Tvarditsa Municipality (Община Твърдица) is a municipality in the Sliven Province of Bulgaria.

==Demography==

Population size according to censuses over the years.

| Census | Population |
|---|---|
| 1934 | 12 057 |
| 1946 | 13 944 |
| 1956 | 16 434 |
| 1965 | 19 618 |
| 1975 | 18 066 |
| 1985 | 17 218 |
| 1992 | 17 215 |
| 2001 | 14 927 |
| 2011 | 13 804 |
| 2021 | 13 312 |

Ethnicity

At the 2011 census, the population of Tvarditsa was 13,804. Most of the inhabitants were Bulgarians (67.79%) with a minority of Turks (9.32%) and Gypsies/Romani (15.21%). 7.07% of the population's ethnicity was unknown.

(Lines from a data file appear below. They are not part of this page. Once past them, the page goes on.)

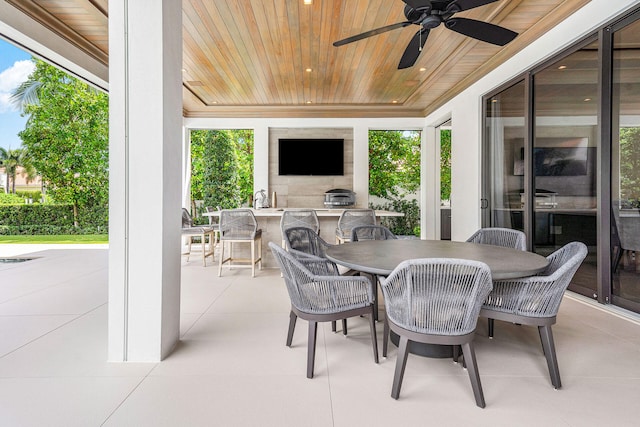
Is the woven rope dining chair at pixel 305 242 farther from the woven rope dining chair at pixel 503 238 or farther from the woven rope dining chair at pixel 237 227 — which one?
the woven rope dining chair at pixel 237 227

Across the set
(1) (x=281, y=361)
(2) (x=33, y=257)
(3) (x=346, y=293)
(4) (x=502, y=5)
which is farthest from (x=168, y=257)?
(2) (x=33, y=257)

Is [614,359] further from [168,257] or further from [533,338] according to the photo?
[168,257]

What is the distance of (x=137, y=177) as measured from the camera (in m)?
1.99

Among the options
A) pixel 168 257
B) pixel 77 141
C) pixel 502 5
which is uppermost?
pixel 502 5

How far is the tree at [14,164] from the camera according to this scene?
10.9 ft

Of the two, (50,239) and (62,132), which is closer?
(62,132)

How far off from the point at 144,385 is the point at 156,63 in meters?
1.87

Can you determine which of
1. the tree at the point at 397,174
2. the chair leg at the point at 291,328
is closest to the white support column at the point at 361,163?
the tree at the point at 397,174

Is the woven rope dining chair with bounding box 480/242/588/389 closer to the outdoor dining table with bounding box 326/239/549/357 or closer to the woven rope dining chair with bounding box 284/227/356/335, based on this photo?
the outdoor dining table with bounding box 326/239/549/357

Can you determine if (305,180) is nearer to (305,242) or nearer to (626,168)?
(305,242)

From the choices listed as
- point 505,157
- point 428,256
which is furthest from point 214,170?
point 428,256

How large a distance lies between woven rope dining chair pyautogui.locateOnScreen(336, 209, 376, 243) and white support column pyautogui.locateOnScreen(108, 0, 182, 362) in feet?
8.48

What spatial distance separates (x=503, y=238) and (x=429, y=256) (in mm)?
1240

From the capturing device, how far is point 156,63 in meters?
1.99
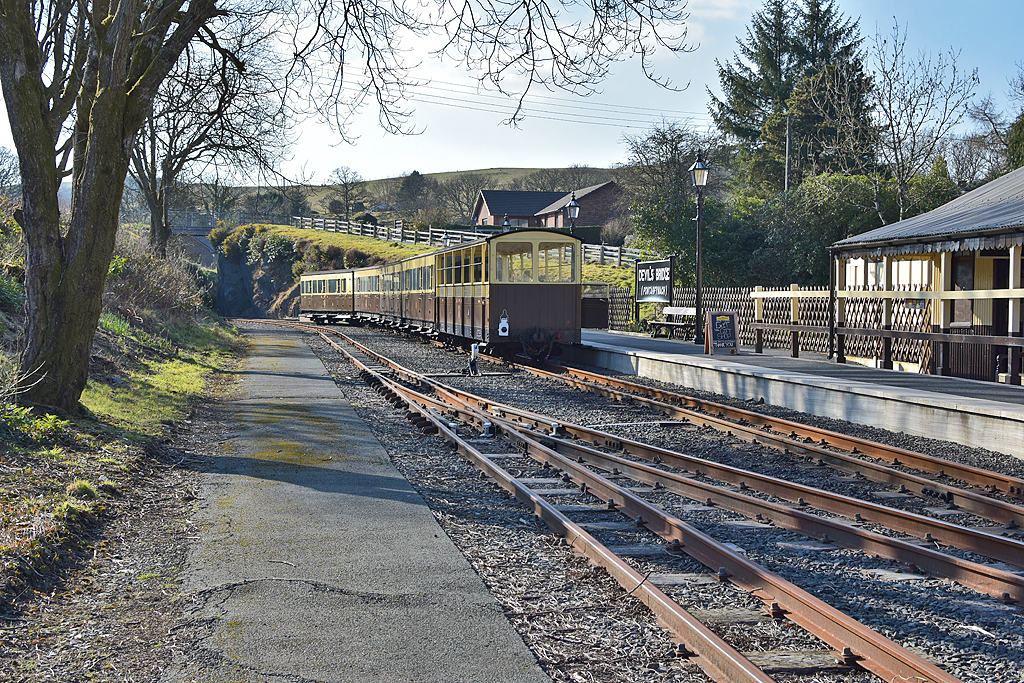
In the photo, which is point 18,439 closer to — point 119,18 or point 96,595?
point 96,595

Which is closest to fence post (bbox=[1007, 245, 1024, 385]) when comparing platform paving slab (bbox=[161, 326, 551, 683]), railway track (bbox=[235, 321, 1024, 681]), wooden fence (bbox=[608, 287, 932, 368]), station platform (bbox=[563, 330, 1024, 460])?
station platform (bbox=[563, 330, 1024, 460])

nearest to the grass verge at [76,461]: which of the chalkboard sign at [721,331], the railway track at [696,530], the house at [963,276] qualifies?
the railway track at [696,530]

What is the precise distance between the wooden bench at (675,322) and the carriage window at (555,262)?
13.2ft

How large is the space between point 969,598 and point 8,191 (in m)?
25.8

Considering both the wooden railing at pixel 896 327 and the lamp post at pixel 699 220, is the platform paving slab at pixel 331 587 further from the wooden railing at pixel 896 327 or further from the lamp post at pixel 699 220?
the lamp post at pixel 699 220

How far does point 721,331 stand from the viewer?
18359 mm

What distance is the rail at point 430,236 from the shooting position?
140 feet

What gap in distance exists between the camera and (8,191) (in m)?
23.7

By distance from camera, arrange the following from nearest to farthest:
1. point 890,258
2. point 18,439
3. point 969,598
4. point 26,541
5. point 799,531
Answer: point 969,598 → point 26,541 → point 799,531 → point 18,439 → point 890,258

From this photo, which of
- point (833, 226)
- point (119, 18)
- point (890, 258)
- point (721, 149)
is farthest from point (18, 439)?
point (721, 149)

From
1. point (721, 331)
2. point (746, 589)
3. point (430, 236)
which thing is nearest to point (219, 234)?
point (430, 236)

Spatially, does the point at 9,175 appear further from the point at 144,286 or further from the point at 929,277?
the point at 929,277

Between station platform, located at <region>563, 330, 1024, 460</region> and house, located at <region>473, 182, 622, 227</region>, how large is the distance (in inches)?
1608

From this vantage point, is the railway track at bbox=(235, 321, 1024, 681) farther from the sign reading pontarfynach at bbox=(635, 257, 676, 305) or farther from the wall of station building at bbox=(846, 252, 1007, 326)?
the sign reading pontarfynach at bbox=(635, 257, 676, 305)
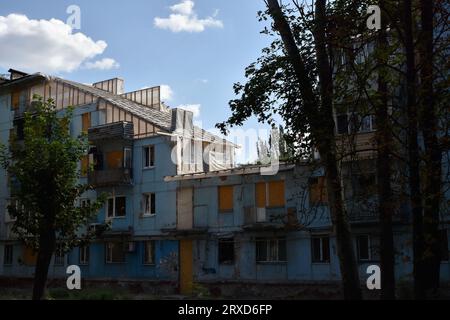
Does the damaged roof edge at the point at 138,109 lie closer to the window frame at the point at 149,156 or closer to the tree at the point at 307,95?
the window frame at the point at 149,156

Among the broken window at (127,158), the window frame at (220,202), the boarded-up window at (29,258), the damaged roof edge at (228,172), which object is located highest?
the broken window at (127,158)

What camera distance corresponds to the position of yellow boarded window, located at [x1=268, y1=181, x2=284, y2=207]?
25500mm

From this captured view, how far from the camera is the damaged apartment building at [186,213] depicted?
24156 millimetres

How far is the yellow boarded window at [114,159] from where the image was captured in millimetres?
30703

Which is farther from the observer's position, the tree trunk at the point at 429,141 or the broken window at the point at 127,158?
the broken window at the point at 127,158

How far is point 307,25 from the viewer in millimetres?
12672

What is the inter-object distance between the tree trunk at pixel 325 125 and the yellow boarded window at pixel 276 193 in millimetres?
13074

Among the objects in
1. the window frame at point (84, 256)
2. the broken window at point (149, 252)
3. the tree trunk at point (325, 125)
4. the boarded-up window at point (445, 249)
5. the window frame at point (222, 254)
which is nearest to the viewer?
the tree trunk at point (325, 125)

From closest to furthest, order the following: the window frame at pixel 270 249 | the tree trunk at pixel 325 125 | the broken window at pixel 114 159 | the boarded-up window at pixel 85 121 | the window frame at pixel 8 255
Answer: the tree trunk at pixel 325 125, the window frame at pixel 270 249, the broken window at pixel 114 159, the boarded-up window at pixel 85 121, the window frame at pixel 8 255

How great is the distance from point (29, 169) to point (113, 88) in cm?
2295

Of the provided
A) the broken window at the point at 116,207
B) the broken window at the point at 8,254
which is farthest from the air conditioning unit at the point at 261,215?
the broken window at the point at 8,254

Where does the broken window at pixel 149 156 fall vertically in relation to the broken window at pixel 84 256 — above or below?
above

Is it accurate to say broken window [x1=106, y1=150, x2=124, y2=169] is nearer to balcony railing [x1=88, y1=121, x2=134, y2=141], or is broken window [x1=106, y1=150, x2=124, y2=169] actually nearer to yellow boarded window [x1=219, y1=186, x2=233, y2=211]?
balcony railing [x1=88, y1=121, x2=134, y2=141]

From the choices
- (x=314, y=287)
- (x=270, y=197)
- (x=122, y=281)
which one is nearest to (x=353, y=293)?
(x=314, y=287)
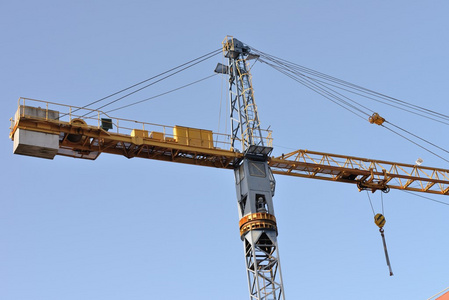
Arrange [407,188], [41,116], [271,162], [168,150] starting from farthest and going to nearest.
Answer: [407,188] < [271,162] < [168,150] < [41,116]

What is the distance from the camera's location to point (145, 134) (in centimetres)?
5144

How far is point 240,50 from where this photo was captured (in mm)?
58938

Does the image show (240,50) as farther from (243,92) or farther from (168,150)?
(168,150)

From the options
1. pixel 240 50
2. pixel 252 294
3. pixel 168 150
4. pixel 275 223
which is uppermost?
pixel 240 50

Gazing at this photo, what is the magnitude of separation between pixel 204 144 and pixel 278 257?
8947 millimetres

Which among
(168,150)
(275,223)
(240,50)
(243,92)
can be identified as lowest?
(275,223)

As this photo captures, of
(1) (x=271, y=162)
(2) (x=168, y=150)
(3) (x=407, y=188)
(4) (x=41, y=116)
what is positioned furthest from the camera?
(3) (x=407, y=188)

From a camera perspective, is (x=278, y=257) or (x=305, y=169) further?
(x=305, y=169)

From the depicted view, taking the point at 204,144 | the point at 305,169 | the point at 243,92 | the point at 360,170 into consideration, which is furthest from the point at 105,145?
the point at 360,170

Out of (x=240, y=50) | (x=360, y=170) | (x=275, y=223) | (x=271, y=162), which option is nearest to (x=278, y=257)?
(x=275, y=223)

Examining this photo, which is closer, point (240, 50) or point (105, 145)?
point (105, 145)

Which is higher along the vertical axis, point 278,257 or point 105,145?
point 105,145

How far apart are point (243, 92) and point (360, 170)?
10.8 m

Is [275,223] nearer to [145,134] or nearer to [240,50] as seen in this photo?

| Ethnicity | census 1992 |  | census 2001 |  | census 2011 |  | census 2021 |  |
|---|---|---|---|---|---|---|---|---|
| Bulgarians | 14 130 | 82.1 | 9 928 | 66.5 | 9 359 | 67.8 | 7 828 | 58.8 |
| Gypsies/Roma | 901 | 5.2 | 3 106 | 20.8 | 2 100 | 15.2 | 3 430 | 25.8 |
| Turks | 1 911 | 11.1 | 1 583 | 10.6 | 1 287 | 9.3 | 992 | 7.5 |
| Others | 273 | 1.6 | 196 | 1.3 | 82 | 0.6 | 67 | 0.4 |
| Undeclared | - | - | 60 | 0.4 | 137 | 1.0 | 107 | 0.8 |
| Unknown | - | - | 54 | 0.4 | 839 | 6.1 | 888 | 6.7 |
| Total | 17 215 | 100.0 | 14 927 | 100.0 | 13 804 | 100.0 | 13 312 | 100.0 |

The ethnic group of Bulgarian citizens of Roma origin in the municipality of Tvarditsa is significant and its number is about 30% of the total population. Since the Roma in the municipality cannot be officially counted, because a large part of them self-identify as Bulgarians, this information is taken approximately from the ESGRAON of the Tvarditsa municipal administration.

| Ethnicity | 2011 |  |
|---|---|---|
| Bulgarians | 7 510 | 54.4 |
| Gypsies/Roma | 4 900 | 35.5 |
| Turks | 1 300 | 9.4 |
| Others | 90 | 0.7 |
| Total | 13 800 | 100.0 |

Distribution of Roma in the following settlements:

- Tvarditsa: 2 200 - 38.9%
- Shivachevo: 1 610 - 44.1%
- Sborishte: 990 - 55.3%
- Orizari: 100 - 18.2%

Parts of the places where Roma live have taken on the appearance of ghettos.

Religions

| Religion | census 2011 |  | census 2021 |  |
|---|---|---|---|---|
| Christianity | 6 544 | 47.4 | 9 556 | 71.8 |
| Islam | 965 | 7.0 | 981 | 7.4 |
| Other | 18 | 0.1 | 0 | 0.0 |
| No Religion | 1 150 | 8.3 | 831 | 6.2 |
| Unknown | 5 127 | 37.1 | 1 944 | 14.6 |
| Total | 13 804 | 100.0 | 13 312 | 100.0 |

Ethnicity of school pupils

The integration of Roma children from the Municipality of Tvarditsa is a continuous process that has not stopped and continues to be implemented, albeit with considerable difficulties.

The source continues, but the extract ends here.